Adding fun and run,discarding bad emotional habits,ignoring gossips,balancing between real and virtual,laughing and spreading love to people who respect and value more was my mantra.If it wasn’t for my dad’s inspiration to excel and rise above,I would be still lying at any corner,crying,hoping that someone helps me.If It wasn’t for my dad’s fight for his passion,I would still be married to some stranger I never knew.If it wasn’t for my dad’s words,I would still be spending every penny on fancy clothes than my dreams.If it wasn’t for my conflict with restrictions,I may have lost myself in the routine considering it another safe option.If it wasn’t for my hubby’s generous comments and support,I would still be wondering if love came with an expiry date or endless sacrifices.If it wasn’t for my friends patience,I would still be singing my tunes alone.If it wasn’t for my swollen face,I wouldn’t be knowing what harmful chemicals do these upmarket products contain? If it wasn’t for my bad health,I wouldn’t be knowing who my true well wishers are.This to me,came as a blessing,as a lesson to make me realise important things I had been missing on.

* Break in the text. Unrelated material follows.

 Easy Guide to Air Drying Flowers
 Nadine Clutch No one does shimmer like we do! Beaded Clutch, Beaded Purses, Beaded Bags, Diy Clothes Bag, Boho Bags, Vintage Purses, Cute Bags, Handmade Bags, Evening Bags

Do you still think,fate makes you?Think again. Chances are Grass always looks Greener on the other side.
But saving for a better life and planning it well makes all the difference backing up every risk you take,every bad thing that happens and every good thing that comes your way.
So instead of shouting ‘Lul ho gai hai hamari life” at every difficult turn,#KhudKoKarBuland and each dream will be yours!